#### [TEXT SECTION]
● ● ● ● ● ● ●

Campylobacter species: Campylobacter is among the leading causes of bacterial diarrhoea throughout the world. The incidence of campylobacteriosis has increased in North America, Europe, and Australia. The epidemiological data from Africa, Asia, and the Middle East is scant. Differences in the incidence among different countries vary substantially as the methods to detect infection, the population profile and food surveillance vary greatly. In developing countries where Campylobacter is endemic, infection is usually limited to children with infection decreasing with age, suggesting that exposure in early life might lead to the development of protective immunity. It is a microaerophilic non-sporing gram-negative bacillus, spiral or curved with single or bipolar flagella 48, 49. It inhabits the intestinal tract of animals like poultry, cattle, pigs and sheep 10. There are 26 species, 2 provisional species, and 9 subspecies in the genus.
The most important species causing gastroenteritis are C. jejuni (>90% of cases) and E. coli, Campylobacter fetus subsp. fetus, Campylobacter lari, Campylobacter concisus, Campylobacter jejuni subsp. doylei, and Campylobacter hyointestinalis associated with gastroenteritis 50, 51, 52. The transmission is by ingestion of undercooked meat and dairy products. It is due to fecal contamination of meat while slaughtering. Contact with animals may also result in infection. The incubation period is 2 to 10 days. There is watery diarrhoea with abdominal pain, malaise and myalgias. A stool examination shows polymorphs with or without blood. Usually, the illness resolves without antibiotics within a week. However, the disease may relapse in 5 to 10% of the patients 50.
Other manifestations include urinary tract infections, cholecystitis, hepatitis, pancreatitis, nephritis, meningitis, abortion, bacteremia and neonatal sepsis 53. Bacteremia is associated with underlying liver disease, HIV infection, and malignancy. Reactive arthritis (2 - 4% cases) and Guillian Barre syndrome occurring within 2 to 21 days (in 0.1% of cases) have also been reported 4, 7, 8 The target is peripheral nerves which are attacked by auto-antibodies against lipooligosaccharides of C. jejuni mimicking human gangliosides 54, 56, 57.

● ● ● ● ● ● ●

#### [EXTRACTED DATA]
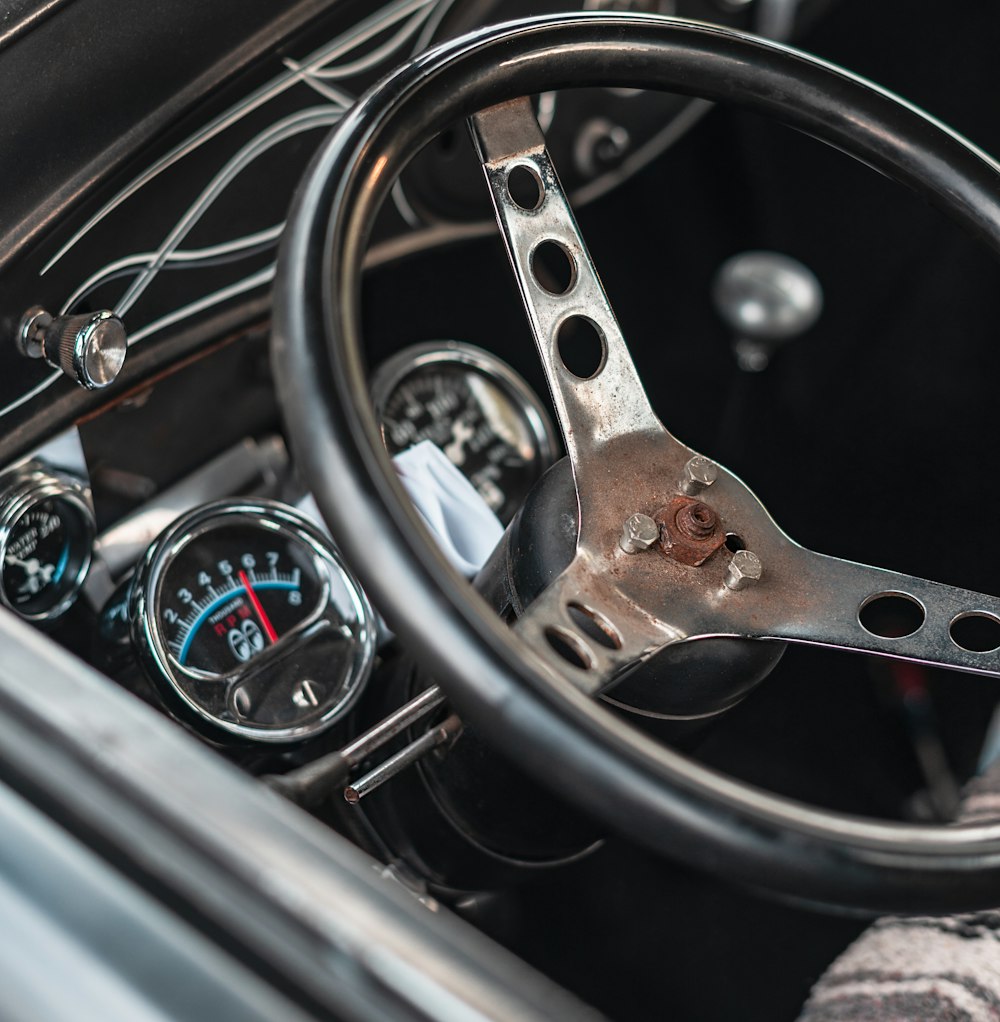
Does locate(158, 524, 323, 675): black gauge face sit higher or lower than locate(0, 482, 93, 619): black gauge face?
lower

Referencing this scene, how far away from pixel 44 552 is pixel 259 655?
0.57 feet

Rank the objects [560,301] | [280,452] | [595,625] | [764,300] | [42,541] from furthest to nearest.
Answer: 1. [764,300]
2. [280,452]
3. [42,541]
4. [560,301]
5. [595,625]

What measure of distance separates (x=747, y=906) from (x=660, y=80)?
0.77 metres

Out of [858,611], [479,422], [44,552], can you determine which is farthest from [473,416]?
[858,611]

● ● ● ● ● ● ●

#### [ACTION ITEM A]
According to the Campylobacter passage, what is the incubation period of the infection?
#### [ACTION ITEM B]
Using the Campylobacter passage, explain why the reported incidence of campylobacteriosis differs so much from one country to another.
#### [ACTION ITEM C]
Pick up the Campylobacter passage after its final sentence and write a continuation of it.
The items are not needed for any of this work.

#### [FINAL ANSWER A]
The incubation period is 2 to 10 days.

#### [FINAL ANSWER B]
The incidence differs substantially between countries because the methods used to detect infection vary greatly. The population profile and food surveillance also vary widely from country to country.

#### [FINAL ANSWER C]
Clostridium difficile: Clostridium difficile is an obligate anaerobe, spore producing, motile gram positive bacillus. It is present in soil and gut of animals and humans. It can be differentiated from other clostridia by its ability to decarboxylate parahydroxyphenylacetic acid to produce p-cresol giving it a pig like or tar-like a smell. It is also present in 50% of healthy children less than one year of age. In adults the carriage rates are 3% to 5%. It is a cause of nosocomial diarrhoea and to a lesser extent, community-acquired diarrhoea in patients receiving prolonged courses of antibiotics.
Other risk factors include advanced age, laxative use, antacids and enemas 10. The C. difficile infection (CDI) is the most frequent hospital-associated infection in the USA and as per a study, the incidence of community-acquired infection is increasing as well 58. It is transmitted via feco-oral route. The infective spores are highly resistant to environmental pressure and disinfectants also.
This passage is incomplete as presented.